Several key factors are fueling this optimism, including robust staking dynamics, stable transaction fees, and growing institutional interest, especially through exchange-traded funds (ETFs). Analysts note that while Ethereum faces competition from faster networks like Solana and challenges from fragmented Layer 2 solutions, its supply-demand fundamentals remain favorable.
Currently, 28% of Ethereum’s supply is locked in staking contracts, providing an annual return of 3%, while an additional 10% is tied up in lending or bridged to Layer 2 chains. Furthermore, nearly 60% of Ethereum’s supply has not been traded in over a year, indicating strong investor commitment.
Institutional interest in Ethereum is accelerating, with Ethereum ETFs seeing significant inflows. Assets under management in these ETFs have reached $11 billion, with recent net inflows reversing the trend of outflows from Grayscale’s ETFs.
Looking ahead, Bernstein sees potential for further momentum, particularly if regulatory approval allows asset managers to incorporate Ethereum staking yields into ETFs.
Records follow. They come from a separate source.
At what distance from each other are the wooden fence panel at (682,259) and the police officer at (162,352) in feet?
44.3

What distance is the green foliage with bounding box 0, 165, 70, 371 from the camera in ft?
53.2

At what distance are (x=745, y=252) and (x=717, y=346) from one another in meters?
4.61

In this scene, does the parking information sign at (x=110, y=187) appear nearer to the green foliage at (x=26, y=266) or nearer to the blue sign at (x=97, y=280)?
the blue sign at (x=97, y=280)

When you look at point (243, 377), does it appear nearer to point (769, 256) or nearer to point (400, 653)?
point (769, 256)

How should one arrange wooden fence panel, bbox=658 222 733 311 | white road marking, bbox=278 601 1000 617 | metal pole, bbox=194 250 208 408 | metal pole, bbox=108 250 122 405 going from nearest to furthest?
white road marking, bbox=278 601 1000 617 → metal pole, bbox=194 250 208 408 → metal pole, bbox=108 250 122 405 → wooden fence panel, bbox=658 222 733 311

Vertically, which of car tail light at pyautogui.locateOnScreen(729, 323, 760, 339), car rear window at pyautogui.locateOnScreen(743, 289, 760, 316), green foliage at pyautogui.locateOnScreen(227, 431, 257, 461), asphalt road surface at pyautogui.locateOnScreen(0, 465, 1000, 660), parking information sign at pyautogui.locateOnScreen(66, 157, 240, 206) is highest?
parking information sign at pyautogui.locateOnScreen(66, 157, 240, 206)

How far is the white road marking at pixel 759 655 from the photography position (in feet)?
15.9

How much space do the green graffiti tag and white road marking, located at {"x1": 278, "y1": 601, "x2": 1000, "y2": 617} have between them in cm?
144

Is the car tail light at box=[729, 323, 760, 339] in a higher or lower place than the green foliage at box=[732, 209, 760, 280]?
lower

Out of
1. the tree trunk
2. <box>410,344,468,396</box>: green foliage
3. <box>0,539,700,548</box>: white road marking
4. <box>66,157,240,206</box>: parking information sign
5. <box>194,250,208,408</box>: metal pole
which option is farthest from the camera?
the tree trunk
This could boost returns to 4-5%, spurred by increased blockchain activity.
Ethereum’s scalability, especially through Layer 2 solutions, is also driving significant blockchain activity. Daily transactions on Layer 2 chains have surpassed 15 million, compared to just 1 million on Ethereum’s base layer.
With Ethereum maintaining a 63% share of total value locked in blockchains, the cryptocurrency continues to earn high trust from both retail whale and institutional investors.